___ DATA FOR PROCESSING
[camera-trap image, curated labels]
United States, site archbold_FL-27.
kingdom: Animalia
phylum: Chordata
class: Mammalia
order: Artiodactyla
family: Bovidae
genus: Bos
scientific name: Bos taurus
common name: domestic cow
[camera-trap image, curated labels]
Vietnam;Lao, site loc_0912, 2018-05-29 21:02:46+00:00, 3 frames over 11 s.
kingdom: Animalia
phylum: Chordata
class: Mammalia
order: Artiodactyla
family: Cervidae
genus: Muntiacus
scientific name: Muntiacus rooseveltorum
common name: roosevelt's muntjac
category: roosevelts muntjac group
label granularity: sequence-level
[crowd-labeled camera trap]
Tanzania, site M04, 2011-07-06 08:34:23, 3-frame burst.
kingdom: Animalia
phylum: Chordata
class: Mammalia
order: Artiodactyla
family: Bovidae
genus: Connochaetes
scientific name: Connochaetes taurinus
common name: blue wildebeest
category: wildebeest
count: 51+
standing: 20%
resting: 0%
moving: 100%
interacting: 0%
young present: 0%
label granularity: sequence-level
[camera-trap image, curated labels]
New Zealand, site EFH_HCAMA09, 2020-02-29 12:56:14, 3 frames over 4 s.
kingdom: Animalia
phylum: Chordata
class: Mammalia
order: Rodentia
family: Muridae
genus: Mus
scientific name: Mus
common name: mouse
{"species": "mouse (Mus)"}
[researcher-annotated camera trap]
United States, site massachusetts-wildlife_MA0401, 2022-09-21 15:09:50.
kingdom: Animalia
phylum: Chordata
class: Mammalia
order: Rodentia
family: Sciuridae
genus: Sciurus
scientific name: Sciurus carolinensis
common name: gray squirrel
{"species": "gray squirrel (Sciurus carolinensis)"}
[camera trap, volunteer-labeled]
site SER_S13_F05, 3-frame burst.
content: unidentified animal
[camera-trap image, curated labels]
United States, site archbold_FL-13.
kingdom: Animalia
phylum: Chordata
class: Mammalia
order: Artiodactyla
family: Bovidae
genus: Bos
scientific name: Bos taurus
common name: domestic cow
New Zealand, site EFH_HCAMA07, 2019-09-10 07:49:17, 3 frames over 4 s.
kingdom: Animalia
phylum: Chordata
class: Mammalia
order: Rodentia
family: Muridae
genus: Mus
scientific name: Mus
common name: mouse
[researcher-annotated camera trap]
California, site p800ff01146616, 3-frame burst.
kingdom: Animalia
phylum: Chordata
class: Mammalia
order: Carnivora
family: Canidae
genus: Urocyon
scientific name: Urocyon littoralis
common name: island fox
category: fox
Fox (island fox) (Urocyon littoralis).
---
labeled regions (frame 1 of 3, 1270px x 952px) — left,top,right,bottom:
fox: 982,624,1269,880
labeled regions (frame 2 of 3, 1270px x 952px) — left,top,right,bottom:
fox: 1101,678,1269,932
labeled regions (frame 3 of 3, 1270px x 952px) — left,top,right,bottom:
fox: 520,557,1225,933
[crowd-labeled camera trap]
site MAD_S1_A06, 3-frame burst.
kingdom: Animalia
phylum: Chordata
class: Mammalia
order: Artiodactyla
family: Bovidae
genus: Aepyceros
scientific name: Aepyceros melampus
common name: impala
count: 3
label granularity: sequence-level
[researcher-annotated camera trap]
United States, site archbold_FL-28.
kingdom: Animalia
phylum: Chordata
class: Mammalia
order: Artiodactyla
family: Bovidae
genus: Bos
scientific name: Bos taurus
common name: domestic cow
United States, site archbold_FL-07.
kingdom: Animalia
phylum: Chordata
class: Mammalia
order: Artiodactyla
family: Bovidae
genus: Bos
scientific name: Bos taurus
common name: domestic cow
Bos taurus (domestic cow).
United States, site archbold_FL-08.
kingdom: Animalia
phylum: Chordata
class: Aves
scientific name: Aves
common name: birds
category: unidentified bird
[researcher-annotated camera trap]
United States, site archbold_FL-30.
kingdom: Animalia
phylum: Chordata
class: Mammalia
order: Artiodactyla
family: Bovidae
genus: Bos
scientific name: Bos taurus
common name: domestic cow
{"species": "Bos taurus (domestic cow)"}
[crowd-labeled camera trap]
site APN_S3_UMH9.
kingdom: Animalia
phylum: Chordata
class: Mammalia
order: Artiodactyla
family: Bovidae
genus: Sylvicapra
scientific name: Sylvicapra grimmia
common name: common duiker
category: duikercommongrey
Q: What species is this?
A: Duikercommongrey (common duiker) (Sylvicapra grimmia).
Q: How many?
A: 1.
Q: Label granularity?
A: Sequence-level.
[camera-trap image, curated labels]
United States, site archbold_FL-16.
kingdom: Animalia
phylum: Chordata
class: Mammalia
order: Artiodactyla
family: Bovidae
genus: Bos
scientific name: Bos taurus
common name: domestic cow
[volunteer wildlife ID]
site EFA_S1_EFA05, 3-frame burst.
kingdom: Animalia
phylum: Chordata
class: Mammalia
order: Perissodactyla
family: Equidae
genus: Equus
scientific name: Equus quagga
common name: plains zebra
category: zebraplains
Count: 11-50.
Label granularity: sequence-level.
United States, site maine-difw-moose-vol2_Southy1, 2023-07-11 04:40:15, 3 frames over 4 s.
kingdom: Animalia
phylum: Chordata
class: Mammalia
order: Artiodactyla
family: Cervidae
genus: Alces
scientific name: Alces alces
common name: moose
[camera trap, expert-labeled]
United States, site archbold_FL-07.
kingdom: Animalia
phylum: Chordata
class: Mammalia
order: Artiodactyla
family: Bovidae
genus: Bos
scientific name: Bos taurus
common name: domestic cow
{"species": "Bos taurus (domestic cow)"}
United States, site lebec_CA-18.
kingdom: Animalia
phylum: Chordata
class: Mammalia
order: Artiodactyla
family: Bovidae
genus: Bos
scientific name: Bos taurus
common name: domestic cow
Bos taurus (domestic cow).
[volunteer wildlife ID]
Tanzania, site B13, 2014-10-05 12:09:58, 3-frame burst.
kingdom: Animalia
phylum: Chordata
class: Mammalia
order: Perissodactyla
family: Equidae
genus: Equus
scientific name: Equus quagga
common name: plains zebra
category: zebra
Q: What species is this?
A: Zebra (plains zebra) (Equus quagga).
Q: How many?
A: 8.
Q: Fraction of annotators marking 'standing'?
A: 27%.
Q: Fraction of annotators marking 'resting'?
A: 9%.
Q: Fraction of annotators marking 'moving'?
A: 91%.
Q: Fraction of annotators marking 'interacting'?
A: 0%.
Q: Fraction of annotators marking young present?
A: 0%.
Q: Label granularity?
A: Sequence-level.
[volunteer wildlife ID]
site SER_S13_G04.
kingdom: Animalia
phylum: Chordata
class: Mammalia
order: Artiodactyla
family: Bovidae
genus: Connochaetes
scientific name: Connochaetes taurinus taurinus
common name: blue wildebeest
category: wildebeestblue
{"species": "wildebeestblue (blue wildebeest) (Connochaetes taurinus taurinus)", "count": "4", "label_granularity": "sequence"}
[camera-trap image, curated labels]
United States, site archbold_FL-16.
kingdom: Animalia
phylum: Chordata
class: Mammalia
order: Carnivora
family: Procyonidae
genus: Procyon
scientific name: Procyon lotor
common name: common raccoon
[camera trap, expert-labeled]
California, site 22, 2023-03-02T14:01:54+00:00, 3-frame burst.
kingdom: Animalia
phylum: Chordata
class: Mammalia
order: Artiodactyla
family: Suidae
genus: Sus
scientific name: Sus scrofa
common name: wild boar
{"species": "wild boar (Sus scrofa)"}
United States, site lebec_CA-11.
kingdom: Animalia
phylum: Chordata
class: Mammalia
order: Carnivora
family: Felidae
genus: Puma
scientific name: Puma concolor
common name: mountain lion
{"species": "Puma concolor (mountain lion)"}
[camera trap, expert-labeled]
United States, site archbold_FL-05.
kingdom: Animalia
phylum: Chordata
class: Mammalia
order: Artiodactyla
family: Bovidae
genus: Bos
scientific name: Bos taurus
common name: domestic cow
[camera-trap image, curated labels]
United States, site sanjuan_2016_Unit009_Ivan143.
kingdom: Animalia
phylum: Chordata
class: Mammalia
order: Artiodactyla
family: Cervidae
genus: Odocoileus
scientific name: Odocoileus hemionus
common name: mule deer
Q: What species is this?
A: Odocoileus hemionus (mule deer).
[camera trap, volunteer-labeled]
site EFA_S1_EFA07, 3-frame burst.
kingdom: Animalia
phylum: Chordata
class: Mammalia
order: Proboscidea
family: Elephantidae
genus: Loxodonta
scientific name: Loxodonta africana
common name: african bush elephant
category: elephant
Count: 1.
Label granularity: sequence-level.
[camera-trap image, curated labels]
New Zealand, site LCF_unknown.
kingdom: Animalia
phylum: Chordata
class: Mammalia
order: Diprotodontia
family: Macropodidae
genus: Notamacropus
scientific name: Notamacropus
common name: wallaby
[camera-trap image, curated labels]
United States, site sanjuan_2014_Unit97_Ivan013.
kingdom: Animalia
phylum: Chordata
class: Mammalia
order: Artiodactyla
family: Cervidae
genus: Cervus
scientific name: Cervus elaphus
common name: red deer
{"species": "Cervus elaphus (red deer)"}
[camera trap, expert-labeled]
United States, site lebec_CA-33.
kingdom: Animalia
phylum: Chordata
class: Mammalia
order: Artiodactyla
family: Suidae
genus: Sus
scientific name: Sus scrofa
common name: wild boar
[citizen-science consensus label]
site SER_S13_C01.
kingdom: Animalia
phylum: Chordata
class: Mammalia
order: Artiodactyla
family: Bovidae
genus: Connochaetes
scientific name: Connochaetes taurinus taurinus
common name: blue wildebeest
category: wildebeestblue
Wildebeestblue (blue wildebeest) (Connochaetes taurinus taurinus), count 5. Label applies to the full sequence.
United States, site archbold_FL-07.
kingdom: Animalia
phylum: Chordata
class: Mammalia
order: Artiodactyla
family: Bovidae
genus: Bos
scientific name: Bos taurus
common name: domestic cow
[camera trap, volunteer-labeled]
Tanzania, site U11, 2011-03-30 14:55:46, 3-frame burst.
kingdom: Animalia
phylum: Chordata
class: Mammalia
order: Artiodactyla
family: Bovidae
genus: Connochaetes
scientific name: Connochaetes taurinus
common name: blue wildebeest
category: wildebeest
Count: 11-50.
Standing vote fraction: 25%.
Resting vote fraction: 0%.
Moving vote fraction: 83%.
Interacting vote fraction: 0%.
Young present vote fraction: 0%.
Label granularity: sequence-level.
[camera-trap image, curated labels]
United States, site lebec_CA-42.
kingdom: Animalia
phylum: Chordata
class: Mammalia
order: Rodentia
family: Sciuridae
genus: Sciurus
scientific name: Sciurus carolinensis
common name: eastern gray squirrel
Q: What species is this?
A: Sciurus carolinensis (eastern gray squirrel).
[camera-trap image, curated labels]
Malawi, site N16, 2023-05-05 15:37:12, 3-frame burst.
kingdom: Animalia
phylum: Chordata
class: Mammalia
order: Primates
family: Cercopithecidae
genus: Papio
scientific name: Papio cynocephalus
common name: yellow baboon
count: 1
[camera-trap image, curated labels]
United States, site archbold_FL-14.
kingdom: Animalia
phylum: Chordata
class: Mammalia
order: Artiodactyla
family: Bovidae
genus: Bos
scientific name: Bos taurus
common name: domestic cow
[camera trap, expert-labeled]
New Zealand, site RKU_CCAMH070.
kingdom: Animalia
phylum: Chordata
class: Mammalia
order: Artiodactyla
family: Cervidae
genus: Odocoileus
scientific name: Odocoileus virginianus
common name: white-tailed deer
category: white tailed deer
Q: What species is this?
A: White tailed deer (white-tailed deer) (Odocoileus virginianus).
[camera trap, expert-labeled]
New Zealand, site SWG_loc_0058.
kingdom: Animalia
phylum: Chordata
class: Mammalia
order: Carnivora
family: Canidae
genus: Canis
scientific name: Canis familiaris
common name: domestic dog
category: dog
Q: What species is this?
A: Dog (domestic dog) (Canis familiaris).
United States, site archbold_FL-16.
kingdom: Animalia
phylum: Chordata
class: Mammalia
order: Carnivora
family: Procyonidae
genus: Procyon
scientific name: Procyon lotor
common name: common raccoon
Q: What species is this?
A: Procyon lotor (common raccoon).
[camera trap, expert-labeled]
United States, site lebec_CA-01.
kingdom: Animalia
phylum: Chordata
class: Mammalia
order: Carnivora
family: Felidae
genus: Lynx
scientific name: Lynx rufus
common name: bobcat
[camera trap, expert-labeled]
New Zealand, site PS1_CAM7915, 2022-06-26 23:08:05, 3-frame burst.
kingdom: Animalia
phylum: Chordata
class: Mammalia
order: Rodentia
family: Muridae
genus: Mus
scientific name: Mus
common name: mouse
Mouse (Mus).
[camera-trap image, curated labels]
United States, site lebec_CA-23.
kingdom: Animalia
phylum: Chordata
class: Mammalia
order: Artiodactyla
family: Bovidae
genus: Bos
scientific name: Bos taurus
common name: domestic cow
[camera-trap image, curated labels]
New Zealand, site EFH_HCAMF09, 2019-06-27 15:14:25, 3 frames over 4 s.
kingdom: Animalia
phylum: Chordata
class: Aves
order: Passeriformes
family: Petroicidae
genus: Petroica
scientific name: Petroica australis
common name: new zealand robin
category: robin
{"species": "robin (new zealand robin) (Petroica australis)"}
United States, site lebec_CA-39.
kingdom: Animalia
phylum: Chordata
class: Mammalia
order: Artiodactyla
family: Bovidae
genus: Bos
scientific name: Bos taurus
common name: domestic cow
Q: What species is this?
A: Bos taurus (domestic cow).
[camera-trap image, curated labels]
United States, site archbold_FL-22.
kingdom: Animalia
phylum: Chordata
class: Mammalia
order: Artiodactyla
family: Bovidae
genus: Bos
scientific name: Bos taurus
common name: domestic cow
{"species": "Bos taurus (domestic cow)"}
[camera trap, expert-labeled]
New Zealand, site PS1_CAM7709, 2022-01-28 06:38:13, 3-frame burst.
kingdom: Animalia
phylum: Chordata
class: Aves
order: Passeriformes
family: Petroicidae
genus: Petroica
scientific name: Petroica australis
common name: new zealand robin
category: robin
______
WHAT THE EXERCISE ASKS =
Take the listing above from its first line through the line containing "genus: Muntiacus", and transcribe that stretch exactly, with no other lines.

WORKED SOLUTION =
[camera-trap image, curated labels]
United States, site archbold_FL-27.
kingdom: Animalia
phylum: Chordata
class: Mammalia
order: Artiodactyla
family: Bovidae
genus: Bos
scientific name: Bos taurus
common name: domestic cow
[camera-trap image, curated labels]
Vietnam;Lao, site loc_0912, 2018-05-29 21:02:46+00:00, 3 frames over 11 s.
kingdom: Animalia
phylum: Chordata
class: Mammalia
order: Artiodactyla
family: Cervidae
genus: Muntiacus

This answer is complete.